Reputation: 53
I am developing a c# console application that requires some 3rd party assemblies(DLL). On dev machine, I know about the location of these assemblies so I can add them as reference to VS2010 project. But I am not sure of these assemblies path at client(user) machine. I can get these assemblies location from an environment variable or by an registry value ( may be added by 3rd party tool or by user). So how will my application load these assemblies?
Upvotes: 1
Views: 1381
Reputation: 62265
Well, if I rigth understoo your question is.
You have C#
application that staticly linked via AddReference to some DLL's in your Visual Studio Solution. But on client machine those DLLs are not in the same location, but, by the way kn some known location.
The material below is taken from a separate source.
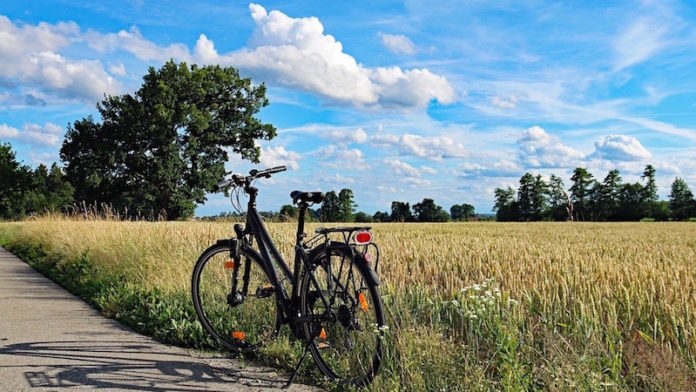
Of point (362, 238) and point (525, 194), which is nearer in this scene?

To resolve this, should be enough to use
before actually calling
Application.Run(new MainForm());
In this way, you will tell to your domain to lookup in custom look up path too for references.
Hope this helps.
Upvotes: 0
Reputation: 8357
If the assemblies are installed on the client, they are automatically loaded because they should be in the GAC. if not, they should be in the same folder as the .exe, or you can load them programmatically with the Appdomain.AssemblyResolve event. This event is fired if an assembly can't be found:
public MainWindow()
{
AppDomain.CurrentDomain.AssemblyResolve += CurrentDomain_AssemblyResolve;
InitializeComponent();
}
Assembly CurrentDomain_AssemblyResolve(object sender, ResolveEventArgs args)
{
string assemblyName = args.Name.Remove(args.Name.IndexOf(',')) + ".dll";
string s = @"C:\dlls\" + assemblyName;
if (File.Exists(s))
{
return Assembly.LoadFile(s);
}
return null;
}
//EDIT: Watch out with this, there are sometimes a lot of assemblies that can't be found, and it's usually not a problem because it just searches on other places. But if you decide to rewrite this and try to load all assemblies which aren't found, i.e. remove the file.exists, your code will break.
Upvotes: 2
Reputation: 49013
If you set the Copy Local
property of the referenced assembly to true
, your third party assemblies will be copied to the bin directory near your executable.
This means you'll have those dll in the same directory as your executable when you will install your application on another machine, so there won't be any issue to load those assemblies.